• Приведённый отрывок:
★ ★ ★
Во вновь захваченных городах Олег, согласно летописи, оставляет своих «мужей», тем самым положив начало организации аппарата княжеского управления городами – центрами формирующихся областей – волостей[120].

Таким образом были объединены северное и южное предгосударственные образования. Количественное изменение – значительное увеличение территории – привело к качественному – возникновению государства. Восточнославянское государство во главе со скандинавской династией поставило под свой контроль балтийско-черноморский торговый маршрут, т.н. «путь из варяг в греки», а также северо-западную часть Великого Волжского пути.

Киев Олег делает столицей своего государства. «Се буди мати градомъ руським», - якобы заявил князь[121]. «Мати городов» - дословный перевод греческого понятия «метрополия», т.е. «столица». Именно Киев стал местом постоянной резиденции старейшего князя в роде Рюриковичей, приобрел особый статус политического, экономического и идеологического центра.

На новом уровне политического развития перед верховной властью стояли более серьёзные задачи. Их решение приводило к появлению новых явлений – государственного аппарата, системы налогообложения, письменно зафиксированного права. Изменился и характер внешней политики.

Деятельность Олега после овладения Киевом носит последовательный «государственный» характер: он строит укрепления («и нача городы ставити») и организует регулярное обложение уже подчиненных племен данью («и устави дань словеномъ, кривичемъ, и мери…»)[122]. В следующие годы Олег подчиняет древлян (883), северян (884) и радимичей (885), ранее плативших дань хазарам. Именно с древлянами – давними противниками полян, с которыми, возможно, воевали Аскольд и Дир – Олег «разбирается» в первую очередь. Неудачей завершилась попытка покорить уличей и тиверцев («а съ уличи и теверцы имяше рать»). Опорными пунктами новой власти на захваченной территории становятся поселения типа Шестовиц около будущего Чернигова в земле северян (возникло во второй половине IX в.) или более раннего поселения Тимерево (третья четверть IX в.), построенного в контактной зоне расселения словен, мери и веси. Для этих поселений характерны наличие скандинавского присутствия и то, что они располагались не на основных торговых путях, а во внутренних районах. Именно последнее обстоятельство позволяет предположить, что предназначались эти поселения для военно-административного контроля и управления подчиненной территории[123].
★ ★ ★
• Что сделать:
a) Выведите из отрывка об Олеге всё, начиная со слов «Киев Олег делает» и до слов «характер внешней политики.» включительно.
b) Продолжите отрывок об Олеге, начав сразу после его последнего предложения.
Листинг никак не связан с отрывком об Олеге.

• Исходные данные:
★ ★ ★
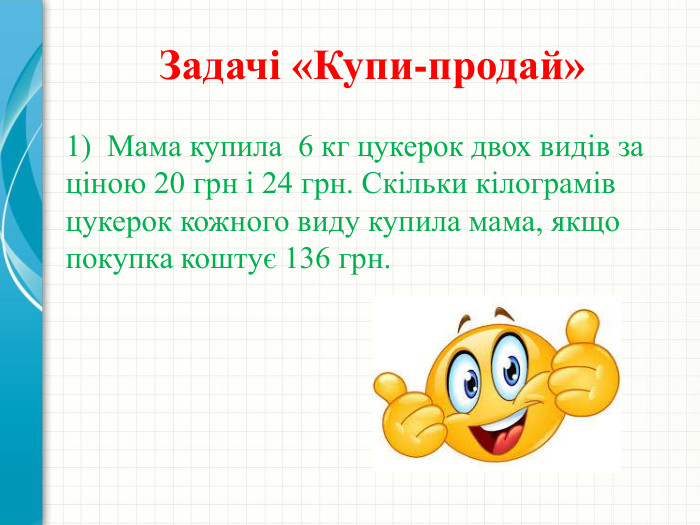 Задачі «Купи-продай»

1) Мама купила 6 кг цукерок двох видів за ціною 20 грн і 24 грн. Скільки кілограмів цукерок кожного виду купила мама, якщо покупка коштує 136 грн.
★ ★ ★
• Ответы на задания:
a)
Киев Олег делает столицей своего государства. «Се буди мати градомъ руським», - якобы заявил князь[121]. «Мати городов» - дословный перевод греческого понятия «метрополия», т.е. «столица». Именно Киев стал местом постоянной резиденции старейшего князя в роде Рюриковичей, приобрел особый статус политического, экономического и идеологического центра.

На новом уровне политического развития перед верховной властью стояли более серьёзные задачи. Их решение приводило к появлению новых явлений – государственного аппарата, системы налогообложения, письменно зафиксированного права. Изменился и характер внешней политики.

b)
Довольно продолжительное время летописец не мог ничего сообщить об Олеге. Только под 903 годом вспоминается Игорь, который, несмотря на возмужание, «слушаша его». В этом году Игорь женится на Ольге, приведенной «от Пьскова». И только в 907 г., согласно Повести временных лет, Олег совершает поход на Царьград. Безусловно, хронология событий правления первого правителя Древнерусского государства, представленная в Повести временных лет нельзя признавать достоверной. Возможно, даже неверна последовательность событий. Новгородская первая летопись помещает под 920 г. поход Игоря (sic!) «на Грекы», а в 922 г. идет на Царьград Олег[124]. Составители летописей жили на несколько поколений позже описываемых событий. Привязать те или иные события к датам летописцам помогали греческие хронографы, но внутренняя история восточнославянского общества была византийцам неизвестна. Как это ни странно, не оставило никакого следа в греческих источниках и нападение на Константинополь. Однако русские летописи, содержащие текст Повести временных лет, приводят основанные на грекоязычных протографах предварительный и основной русско-византийские договоры соответственно 907 и 912 гг. (исследователи считают более правильной дату 911 г.). Имея в своем распоряжении тексты договоров Олега с греками в описании обстоятельств, которые к ним привели летописец основывался на преданиях, сохранявшихся в среде древнерусской знати[125]. Заключению чрезвычайно выгодного для Руси договора должна была предшествовать какая-то успешная акция киевского князя.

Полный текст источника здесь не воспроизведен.